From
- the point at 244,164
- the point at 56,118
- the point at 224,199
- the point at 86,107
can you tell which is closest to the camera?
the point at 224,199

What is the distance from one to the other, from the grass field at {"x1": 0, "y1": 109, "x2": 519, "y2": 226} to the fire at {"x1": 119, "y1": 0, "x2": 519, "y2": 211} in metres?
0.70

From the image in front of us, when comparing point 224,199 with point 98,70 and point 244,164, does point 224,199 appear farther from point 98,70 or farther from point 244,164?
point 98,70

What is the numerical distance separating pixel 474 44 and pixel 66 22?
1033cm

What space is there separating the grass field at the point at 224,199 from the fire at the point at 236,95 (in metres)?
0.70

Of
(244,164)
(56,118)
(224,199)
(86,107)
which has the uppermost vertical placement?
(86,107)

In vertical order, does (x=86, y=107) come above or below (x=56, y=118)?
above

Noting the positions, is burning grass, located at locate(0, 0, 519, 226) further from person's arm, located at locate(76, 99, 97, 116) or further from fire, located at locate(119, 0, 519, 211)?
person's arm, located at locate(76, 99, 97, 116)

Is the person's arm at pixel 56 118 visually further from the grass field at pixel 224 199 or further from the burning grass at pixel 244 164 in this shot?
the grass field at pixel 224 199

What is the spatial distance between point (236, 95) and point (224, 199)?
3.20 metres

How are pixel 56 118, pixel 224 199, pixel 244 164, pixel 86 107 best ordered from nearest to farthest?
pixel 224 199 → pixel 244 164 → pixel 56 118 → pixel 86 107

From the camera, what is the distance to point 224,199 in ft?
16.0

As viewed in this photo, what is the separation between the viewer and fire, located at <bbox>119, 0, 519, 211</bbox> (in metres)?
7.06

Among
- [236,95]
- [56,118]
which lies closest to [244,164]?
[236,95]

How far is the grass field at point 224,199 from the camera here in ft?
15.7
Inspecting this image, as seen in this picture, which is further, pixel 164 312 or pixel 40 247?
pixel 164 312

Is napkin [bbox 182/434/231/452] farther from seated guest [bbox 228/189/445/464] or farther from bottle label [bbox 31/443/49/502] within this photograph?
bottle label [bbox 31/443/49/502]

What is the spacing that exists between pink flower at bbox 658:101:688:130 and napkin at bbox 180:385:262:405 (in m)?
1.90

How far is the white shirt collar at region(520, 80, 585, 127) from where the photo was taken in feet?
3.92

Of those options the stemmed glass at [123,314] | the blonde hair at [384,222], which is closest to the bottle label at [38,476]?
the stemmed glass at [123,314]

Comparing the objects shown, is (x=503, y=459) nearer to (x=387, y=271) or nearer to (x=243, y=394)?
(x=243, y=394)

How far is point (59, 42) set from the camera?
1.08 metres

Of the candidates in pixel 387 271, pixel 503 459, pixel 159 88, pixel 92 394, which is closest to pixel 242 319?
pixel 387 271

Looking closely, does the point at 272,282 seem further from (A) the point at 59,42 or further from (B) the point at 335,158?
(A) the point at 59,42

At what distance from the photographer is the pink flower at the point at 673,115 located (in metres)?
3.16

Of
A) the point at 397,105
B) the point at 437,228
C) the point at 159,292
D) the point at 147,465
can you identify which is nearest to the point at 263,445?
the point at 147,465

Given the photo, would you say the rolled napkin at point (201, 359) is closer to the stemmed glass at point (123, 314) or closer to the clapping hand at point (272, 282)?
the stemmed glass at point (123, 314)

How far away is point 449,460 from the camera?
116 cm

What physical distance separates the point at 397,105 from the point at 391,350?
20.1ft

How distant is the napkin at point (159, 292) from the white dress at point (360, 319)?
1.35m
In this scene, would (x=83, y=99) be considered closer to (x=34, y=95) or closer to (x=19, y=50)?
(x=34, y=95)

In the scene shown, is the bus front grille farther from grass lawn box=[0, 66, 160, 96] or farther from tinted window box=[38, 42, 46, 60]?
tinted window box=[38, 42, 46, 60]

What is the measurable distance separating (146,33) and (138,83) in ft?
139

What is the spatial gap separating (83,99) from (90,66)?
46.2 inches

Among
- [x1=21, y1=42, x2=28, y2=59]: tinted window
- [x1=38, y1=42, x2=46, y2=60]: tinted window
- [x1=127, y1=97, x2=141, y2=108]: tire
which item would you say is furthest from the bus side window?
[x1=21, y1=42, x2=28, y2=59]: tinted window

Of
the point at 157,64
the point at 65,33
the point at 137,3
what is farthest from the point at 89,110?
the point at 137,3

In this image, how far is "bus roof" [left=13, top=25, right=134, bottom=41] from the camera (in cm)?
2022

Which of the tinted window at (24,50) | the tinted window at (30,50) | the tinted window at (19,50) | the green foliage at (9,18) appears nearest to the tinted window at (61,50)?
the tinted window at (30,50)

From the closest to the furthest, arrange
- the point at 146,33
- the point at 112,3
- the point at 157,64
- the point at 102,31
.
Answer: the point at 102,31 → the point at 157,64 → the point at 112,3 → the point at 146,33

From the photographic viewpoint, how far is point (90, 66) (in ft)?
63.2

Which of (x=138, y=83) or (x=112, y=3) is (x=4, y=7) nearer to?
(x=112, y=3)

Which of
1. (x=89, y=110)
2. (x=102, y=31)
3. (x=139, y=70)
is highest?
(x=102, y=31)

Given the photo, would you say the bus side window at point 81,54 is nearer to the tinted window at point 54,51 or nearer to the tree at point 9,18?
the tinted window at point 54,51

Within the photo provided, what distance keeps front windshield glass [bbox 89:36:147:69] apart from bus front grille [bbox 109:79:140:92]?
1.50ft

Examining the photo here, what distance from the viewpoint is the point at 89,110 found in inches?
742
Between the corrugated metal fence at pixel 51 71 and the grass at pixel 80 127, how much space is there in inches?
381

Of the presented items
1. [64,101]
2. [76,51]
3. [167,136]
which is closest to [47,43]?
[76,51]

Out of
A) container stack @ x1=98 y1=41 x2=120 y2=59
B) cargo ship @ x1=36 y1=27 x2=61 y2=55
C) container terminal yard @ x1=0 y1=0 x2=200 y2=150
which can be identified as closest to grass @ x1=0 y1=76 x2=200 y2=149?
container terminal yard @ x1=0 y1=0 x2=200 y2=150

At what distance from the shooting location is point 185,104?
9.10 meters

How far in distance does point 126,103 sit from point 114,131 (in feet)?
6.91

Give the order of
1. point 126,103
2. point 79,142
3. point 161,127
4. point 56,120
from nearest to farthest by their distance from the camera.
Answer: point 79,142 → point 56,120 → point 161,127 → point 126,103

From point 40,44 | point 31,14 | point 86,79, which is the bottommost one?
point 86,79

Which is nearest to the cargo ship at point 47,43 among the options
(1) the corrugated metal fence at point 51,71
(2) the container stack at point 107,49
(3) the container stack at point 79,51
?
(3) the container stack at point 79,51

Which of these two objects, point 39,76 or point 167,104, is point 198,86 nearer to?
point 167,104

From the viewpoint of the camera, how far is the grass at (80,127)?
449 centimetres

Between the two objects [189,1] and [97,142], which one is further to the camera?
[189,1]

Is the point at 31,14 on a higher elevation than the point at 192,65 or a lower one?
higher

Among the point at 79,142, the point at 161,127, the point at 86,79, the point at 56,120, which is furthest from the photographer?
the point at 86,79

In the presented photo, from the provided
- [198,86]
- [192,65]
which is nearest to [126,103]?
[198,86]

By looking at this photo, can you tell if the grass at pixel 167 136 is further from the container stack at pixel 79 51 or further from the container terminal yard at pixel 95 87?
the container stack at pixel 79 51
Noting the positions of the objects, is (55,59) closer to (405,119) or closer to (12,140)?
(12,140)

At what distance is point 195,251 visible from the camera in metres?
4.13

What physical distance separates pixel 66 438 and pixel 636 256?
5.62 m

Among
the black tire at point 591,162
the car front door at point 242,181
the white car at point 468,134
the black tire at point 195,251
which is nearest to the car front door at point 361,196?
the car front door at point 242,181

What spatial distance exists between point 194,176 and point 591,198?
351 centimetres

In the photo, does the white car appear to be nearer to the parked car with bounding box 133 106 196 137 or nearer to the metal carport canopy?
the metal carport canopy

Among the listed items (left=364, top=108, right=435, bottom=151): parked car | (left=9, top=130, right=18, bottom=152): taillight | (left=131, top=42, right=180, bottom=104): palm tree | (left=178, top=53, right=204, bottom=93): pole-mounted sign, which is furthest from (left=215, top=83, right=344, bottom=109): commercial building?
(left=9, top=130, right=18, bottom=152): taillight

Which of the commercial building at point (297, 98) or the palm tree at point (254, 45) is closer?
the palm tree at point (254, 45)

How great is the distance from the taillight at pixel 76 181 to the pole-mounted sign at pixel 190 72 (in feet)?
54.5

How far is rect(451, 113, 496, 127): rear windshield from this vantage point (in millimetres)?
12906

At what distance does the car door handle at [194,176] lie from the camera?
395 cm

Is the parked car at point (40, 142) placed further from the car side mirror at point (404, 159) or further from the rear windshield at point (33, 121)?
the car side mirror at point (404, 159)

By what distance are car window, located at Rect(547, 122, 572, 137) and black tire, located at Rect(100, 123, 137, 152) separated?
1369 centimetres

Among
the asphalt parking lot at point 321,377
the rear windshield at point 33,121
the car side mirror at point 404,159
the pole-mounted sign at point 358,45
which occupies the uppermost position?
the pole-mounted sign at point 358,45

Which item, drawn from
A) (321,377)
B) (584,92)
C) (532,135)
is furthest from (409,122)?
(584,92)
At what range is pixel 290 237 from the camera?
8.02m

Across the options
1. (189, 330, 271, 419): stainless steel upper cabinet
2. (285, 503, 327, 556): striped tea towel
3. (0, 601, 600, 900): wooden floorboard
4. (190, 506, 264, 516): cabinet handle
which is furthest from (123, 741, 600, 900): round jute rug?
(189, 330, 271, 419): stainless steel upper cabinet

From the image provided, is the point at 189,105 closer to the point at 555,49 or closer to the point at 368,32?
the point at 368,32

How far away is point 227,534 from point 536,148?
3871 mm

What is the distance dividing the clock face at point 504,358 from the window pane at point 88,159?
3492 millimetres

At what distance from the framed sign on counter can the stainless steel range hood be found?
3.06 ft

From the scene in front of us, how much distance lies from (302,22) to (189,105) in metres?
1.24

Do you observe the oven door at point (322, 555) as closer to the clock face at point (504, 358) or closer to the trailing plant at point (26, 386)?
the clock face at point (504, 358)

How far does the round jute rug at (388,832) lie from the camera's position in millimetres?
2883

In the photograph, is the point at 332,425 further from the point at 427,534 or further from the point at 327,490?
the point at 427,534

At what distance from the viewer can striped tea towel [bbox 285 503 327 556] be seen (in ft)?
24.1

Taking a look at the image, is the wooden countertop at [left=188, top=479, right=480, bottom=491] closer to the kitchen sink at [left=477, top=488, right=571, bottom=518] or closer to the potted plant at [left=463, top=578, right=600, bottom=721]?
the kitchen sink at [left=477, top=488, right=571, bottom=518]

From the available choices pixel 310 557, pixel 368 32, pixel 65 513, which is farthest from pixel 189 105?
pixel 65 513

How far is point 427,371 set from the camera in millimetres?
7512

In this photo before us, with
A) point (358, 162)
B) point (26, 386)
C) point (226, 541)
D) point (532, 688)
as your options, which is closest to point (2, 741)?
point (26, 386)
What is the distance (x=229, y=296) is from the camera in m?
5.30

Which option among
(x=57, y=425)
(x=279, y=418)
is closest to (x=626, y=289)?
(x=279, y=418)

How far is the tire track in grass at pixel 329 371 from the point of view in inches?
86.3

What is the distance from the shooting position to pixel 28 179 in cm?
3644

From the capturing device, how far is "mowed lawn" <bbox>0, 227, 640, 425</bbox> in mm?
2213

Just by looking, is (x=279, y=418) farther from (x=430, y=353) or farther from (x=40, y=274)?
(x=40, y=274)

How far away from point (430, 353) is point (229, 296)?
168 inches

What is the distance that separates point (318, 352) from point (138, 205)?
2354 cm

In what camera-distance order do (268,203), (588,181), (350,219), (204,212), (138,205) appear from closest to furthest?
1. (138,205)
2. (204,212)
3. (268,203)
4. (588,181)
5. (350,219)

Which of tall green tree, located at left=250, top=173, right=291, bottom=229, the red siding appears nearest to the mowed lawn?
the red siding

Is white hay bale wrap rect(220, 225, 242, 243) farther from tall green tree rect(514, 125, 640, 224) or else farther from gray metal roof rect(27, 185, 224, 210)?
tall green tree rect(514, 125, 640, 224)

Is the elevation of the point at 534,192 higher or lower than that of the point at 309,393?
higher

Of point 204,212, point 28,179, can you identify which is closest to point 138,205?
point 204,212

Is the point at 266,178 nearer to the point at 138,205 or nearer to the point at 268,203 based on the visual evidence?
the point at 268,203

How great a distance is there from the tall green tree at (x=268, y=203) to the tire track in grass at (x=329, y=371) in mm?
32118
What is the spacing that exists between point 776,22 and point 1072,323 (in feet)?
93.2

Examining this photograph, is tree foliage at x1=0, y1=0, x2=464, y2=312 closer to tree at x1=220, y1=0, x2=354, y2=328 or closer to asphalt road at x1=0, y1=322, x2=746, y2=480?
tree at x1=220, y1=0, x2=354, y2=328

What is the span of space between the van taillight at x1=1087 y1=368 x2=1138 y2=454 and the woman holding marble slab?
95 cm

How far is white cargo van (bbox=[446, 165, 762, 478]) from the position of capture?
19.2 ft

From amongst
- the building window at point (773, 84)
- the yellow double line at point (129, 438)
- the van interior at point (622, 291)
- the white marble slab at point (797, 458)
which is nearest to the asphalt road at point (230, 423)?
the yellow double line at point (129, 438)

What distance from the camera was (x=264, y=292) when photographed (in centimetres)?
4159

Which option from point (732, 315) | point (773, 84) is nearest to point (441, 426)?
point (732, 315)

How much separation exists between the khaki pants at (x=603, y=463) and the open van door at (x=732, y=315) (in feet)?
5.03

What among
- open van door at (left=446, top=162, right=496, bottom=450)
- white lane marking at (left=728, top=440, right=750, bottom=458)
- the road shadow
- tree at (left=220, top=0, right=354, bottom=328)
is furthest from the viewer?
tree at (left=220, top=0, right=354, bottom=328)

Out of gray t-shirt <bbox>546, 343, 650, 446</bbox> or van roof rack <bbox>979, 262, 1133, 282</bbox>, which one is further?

EXERCISE: Output the lines from the line containing "What distance from the camera" to the end, both included; add nothing.

ANSWER TO THE EXERCISE:
What distance from the camera was (x=264, y=292) when photographed (in centimetres)?
4159

Which option from point (732, 315) | point (773, 84) is nearest to point (441, 426)?
point (732, 315)

How much separation exists between the khaki pants at (x=603, y=463) and the open van door at (x=732, y=315) (in feet)?
5.03

What among
- open van door at (left=446, top=162, right=496, bottom=450)
- white lane marking at (left=728, top=440, right=750, bottom=458)
- the road shadow
- tree at (left=220, top=0, right=354, bottom=328)
is furthest from the viewer?
tree at (left=220, top=0, right=354, bottom=328)

Out of gray t-shirt <bbox>546, 343, 650, 446</bbox> or van roof rack <bbox>979, 262, 1133, 282</bbox>, which one is further?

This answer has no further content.